## PROVIDED MATERIAL
╭──

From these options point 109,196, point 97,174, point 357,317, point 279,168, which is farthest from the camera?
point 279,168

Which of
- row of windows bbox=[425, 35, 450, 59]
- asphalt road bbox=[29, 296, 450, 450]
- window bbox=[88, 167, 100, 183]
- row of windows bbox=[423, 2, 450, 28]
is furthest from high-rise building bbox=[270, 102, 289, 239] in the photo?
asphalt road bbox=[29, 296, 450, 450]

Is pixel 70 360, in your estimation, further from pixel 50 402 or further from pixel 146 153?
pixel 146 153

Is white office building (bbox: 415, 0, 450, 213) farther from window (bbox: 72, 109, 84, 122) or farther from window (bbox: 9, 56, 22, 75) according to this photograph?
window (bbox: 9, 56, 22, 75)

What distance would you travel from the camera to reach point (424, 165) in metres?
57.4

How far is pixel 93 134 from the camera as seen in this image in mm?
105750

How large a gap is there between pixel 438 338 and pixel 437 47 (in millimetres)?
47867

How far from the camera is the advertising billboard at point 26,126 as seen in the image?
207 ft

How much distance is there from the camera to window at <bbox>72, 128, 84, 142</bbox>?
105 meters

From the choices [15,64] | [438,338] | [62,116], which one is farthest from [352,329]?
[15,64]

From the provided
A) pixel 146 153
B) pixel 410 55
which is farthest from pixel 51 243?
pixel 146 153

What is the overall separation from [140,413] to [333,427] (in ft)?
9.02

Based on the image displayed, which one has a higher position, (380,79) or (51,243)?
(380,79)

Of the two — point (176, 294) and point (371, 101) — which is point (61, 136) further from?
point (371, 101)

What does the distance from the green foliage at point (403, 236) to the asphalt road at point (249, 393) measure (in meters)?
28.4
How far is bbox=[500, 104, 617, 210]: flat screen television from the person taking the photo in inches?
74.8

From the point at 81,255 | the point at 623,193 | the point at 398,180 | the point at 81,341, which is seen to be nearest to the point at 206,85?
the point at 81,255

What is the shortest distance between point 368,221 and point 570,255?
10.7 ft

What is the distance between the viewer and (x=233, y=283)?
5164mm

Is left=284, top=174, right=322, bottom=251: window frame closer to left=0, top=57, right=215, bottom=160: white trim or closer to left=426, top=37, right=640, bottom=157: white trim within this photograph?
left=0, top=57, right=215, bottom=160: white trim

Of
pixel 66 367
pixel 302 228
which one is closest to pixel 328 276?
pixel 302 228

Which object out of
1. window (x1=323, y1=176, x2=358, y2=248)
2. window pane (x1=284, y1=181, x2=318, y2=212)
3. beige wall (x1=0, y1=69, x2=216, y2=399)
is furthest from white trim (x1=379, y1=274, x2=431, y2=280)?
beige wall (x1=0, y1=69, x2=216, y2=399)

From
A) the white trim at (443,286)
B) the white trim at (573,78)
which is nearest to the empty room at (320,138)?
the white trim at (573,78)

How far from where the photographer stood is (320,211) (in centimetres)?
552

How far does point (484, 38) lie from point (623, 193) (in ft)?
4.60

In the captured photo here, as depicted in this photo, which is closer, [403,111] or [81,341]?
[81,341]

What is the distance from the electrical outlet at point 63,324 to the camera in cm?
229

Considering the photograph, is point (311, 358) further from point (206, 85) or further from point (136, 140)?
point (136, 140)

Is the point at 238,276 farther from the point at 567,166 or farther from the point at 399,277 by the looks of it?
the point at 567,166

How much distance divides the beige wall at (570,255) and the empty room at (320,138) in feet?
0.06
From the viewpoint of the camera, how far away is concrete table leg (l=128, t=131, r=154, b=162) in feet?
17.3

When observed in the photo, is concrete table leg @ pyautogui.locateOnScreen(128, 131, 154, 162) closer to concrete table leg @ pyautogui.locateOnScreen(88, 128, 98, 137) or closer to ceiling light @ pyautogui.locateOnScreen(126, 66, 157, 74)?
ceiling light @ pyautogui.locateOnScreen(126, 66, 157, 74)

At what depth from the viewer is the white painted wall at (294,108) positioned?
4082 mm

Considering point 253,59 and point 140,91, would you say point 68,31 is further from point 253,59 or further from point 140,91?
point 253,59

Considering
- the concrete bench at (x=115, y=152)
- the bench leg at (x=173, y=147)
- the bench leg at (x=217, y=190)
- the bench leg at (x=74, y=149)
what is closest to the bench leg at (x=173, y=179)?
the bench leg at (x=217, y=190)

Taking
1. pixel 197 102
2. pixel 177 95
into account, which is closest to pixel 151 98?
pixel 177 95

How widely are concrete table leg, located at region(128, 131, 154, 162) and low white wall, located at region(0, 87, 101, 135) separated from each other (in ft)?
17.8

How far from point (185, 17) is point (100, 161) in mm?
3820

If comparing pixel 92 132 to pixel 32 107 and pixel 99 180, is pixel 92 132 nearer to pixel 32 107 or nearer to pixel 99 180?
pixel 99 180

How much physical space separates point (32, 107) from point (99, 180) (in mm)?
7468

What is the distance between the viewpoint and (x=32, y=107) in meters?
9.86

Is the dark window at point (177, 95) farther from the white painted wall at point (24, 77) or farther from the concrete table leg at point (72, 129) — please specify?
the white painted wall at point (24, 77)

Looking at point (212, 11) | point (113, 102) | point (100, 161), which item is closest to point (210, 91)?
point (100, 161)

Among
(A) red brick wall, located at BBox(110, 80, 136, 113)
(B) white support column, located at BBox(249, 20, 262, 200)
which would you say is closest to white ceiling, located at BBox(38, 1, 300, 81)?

╰──

## WHAT IS EXPECTED
Copy the rows from the line containing "How much physical" through the end of the rows, keeping every character unchanged.

## SOLVED PROBLEM
How much physical space separates point (32, 107) from point (99, 180) (in mm)?
7468

What is the distance between the viewpoint and (x=32, y=107) in meters?
9.86

Is the dark window at point (177, 95) farther from the white painted wall at point (24, 77) or farther from the concrete table leg at point (72, 129) — please specify?
the white painted wall at point (24, 77)

Looking at point (212, 11) | point (113, 102) | point (100, 161), which item is closest to point (210, 91)?
point (100, 161)

Among
(A) red brick wall, located at BBox(110, 80, 136, 113)
(B) white support column, located at BBox(249, 20, 262, 200)
which would you say is closest to white ceiling, located at BBox(38, 1, 300, 81)?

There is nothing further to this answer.